:: Aim of the task ::
Will you reproduce word for word the passage of the poker article between "Shut Up and" and "Aren't you ashamed?", inclusive?

May 26, 2010

Shut Up and Take It Like A Man


Most people assume that poker is a losing venture (and for most, it is). So if you tell the average person that you're going to the casino to play some juicy cash games, they're probably going to assume that you're a gambler who will probably win a little at first before eventually losing it all. Given this social stigma, it's pretty surprising that somewhere along the line certain poker players actually developed the nerve to COMPLAIN about losing. Isn't that what everyone expects you to do? Isn't that what your mom said would happen to you if you went to the casino? It doesn't matter how you lose, whether it's your fault or someone else's, that's what was PROBABLY going to happen. Since you knew that going into it, supposedly, why do you feel the need to complain now? Aren't you ashamed?

These complainers are essentially the same people you see making an ass out of themselves getting needlessly bent-out-of-shape at banks, the post office, cell phone stores, etc. In the old days of poker these people wouldn't dare open their mouths, but nowadays, in the modern casino environment as well as online, they feel more than comfortable enough to spout off at the lip incessantly if they want. Why? Well you see, the poker world presents itself as a safe environment, where everyone is free and encouraged to drink, gamble, and have fun. The average losing player will wander into the poker room, buy in for more than they're comfortable with, do something stupid, lose, and then be mad at themselves for deciding to play in the first place. It makes some of them feel better to vent, and for the most part everyone else is willing to put up with it. The other players stay quiet in hopes that the loser will return reloaded and on tilt, while the house couldn't care less. As long as you pay your vig they don't give a shit if you throw your cards at the dealer and sexually harass all the cocktail waitresses. Certainly no member of the floor staff would ever dream of hushing a complainer.

If you're sitting in a poker room though, there's nothing worse than hearing someone complain, especially if they have a nasally twerp voice or headstrong jockish aggression. Poker rooms are pretty quiet and tame places, and while I've heard of stabbings, robberies, fights, and whatnot, chances are that a loud complaint is just about the worst thing you'll ever witness in one. Unfortunately, given the nature of the game, they happen often. People who play a lot of poker know not to complain about cards, especially around other poker players. Anyone who does so either has a predilection for complaining or a backbone made of jelly, and neither trait makes for a good poker player (or a good friend for that matter.) Sometimes though, a winning player will suffer a seemingly endless string of horrendously bad luck that will eventually cause losses. When a buddy inquires how he's been doing at the tables lately, expecting him to report wins, he feels responsible to offer up an explanation, pushing him closer to the breaking point. When that player can no longer contain himself he unleashes upon the inquirer what's known as "the bad beat story."

I have never been a fan of bad beat stories. I prefer to called them "painful memories." A bad beat story (being a verbal or written exchange between two poker players where one recalls to the other the details of a losing hand played at some point in the past) is never a good thing because no one wants to hear about a loss, let alone its intimate details. Why would you dredge up that muck from the past just to re-live it now here with me? Even a good one from a player I respect is mildly annoying because I want to hear about him winning, not losing. The bad beat story used to be palatable, but now that it's been discovered by the complainers, all bets are off. I heard Dr. Pauly will charge you $20 if you try to tell him a bad beat story unprovoked. Now every losing complainer with a blogger account has a page that looks just like this one.

:: Data entries ::
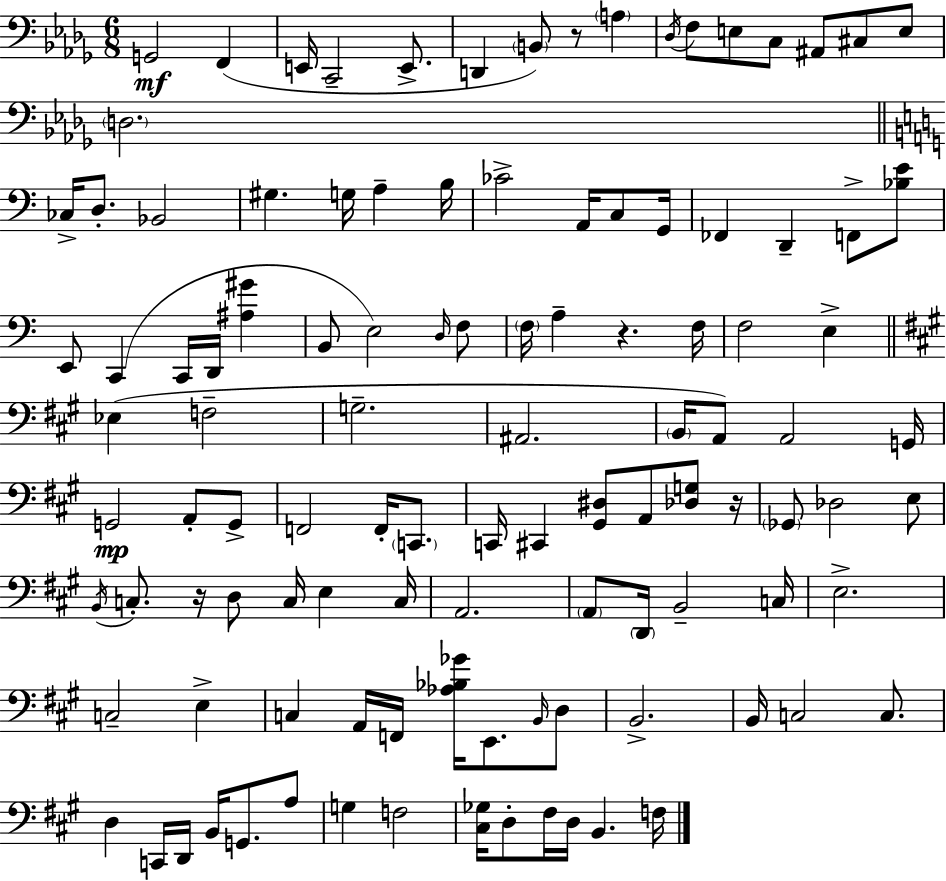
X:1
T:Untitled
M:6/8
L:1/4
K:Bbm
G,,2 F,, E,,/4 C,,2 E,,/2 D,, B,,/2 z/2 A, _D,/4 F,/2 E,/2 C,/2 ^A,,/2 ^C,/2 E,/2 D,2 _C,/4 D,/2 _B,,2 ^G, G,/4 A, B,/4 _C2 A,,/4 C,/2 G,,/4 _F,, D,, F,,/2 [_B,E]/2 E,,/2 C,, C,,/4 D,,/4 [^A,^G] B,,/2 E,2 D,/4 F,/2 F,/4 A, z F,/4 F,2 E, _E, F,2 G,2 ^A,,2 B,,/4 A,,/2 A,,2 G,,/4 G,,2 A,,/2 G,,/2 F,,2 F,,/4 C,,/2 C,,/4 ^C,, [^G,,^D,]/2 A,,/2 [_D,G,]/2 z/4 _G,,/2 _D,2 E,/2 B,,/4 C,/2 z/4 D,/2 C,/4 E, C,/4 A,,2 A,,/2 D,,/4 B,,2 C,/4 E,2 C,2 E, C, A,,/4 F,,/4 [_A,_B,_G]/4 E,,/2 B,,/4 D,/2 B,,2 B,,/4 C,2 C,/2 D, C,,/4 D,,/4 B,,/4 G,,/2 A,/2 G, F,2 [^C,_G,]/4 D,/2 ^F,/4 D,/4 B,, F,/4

:: Correct result ::
Shut Up and Take It Like A Man


Most people assume that poker is a losing venture (and for most, it is). So if you tell the average person that you're going to the casino to play some juicy cash games, they're probably going to assume that you're a gambler who will probably win a little at first before eventually losing it all. Given this social stigma, it's pretty surprising that somewhere along the line certain poker players actually developed the nerve to COMPLAIN about losing. Isn't that what everyone expects you to do? Isn't that what your mom said would happen to you if you went to the casino? It doesn't matter how you lose, whether it's your fault or someone else's, that's what was PROBABLY going to happen. Since you knew that going into it, supposedly, why do you feel the need to complain now? Aren't you ashamed?